### Exercise requirements
Every line of the data below should be repeated exactly, and no picture should be copied.

### Given data
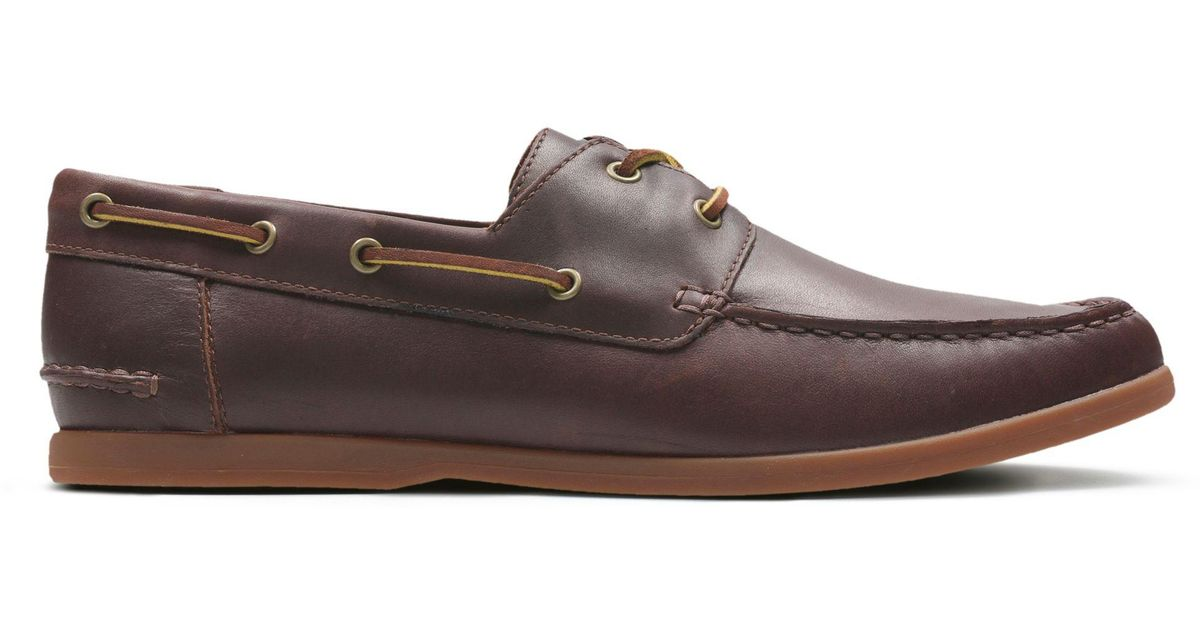 Super discount premium selection new design Clarks Brown Morven Sail for men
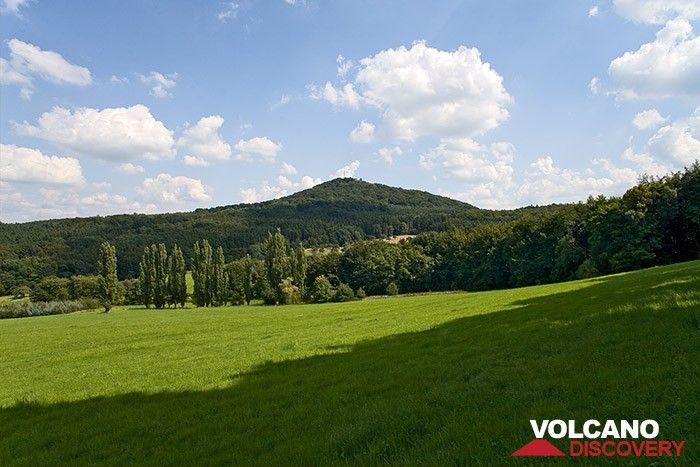 Der Oelberg-Vulkan im Siebengebirge (Photo: Tobias Schorr)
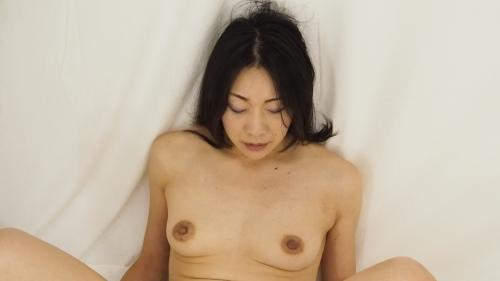 エロ画像81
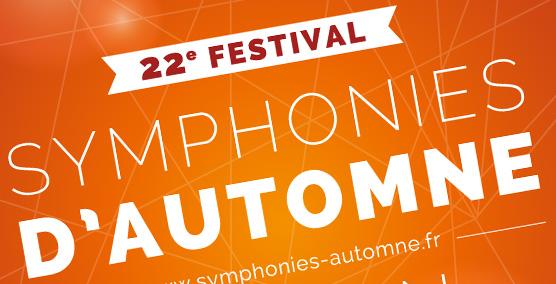 Symphonies d'Automne 2015 - Mâcon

### Expected output
 Super discount premium selection new design Clarks Brown Morven Sail for men
 Der Oelberg-Vulkan im Siebengebirge (Photo: Tobias Schorr)
 エロ画像81
 Symphonies d'Automne 2015 - Mâcon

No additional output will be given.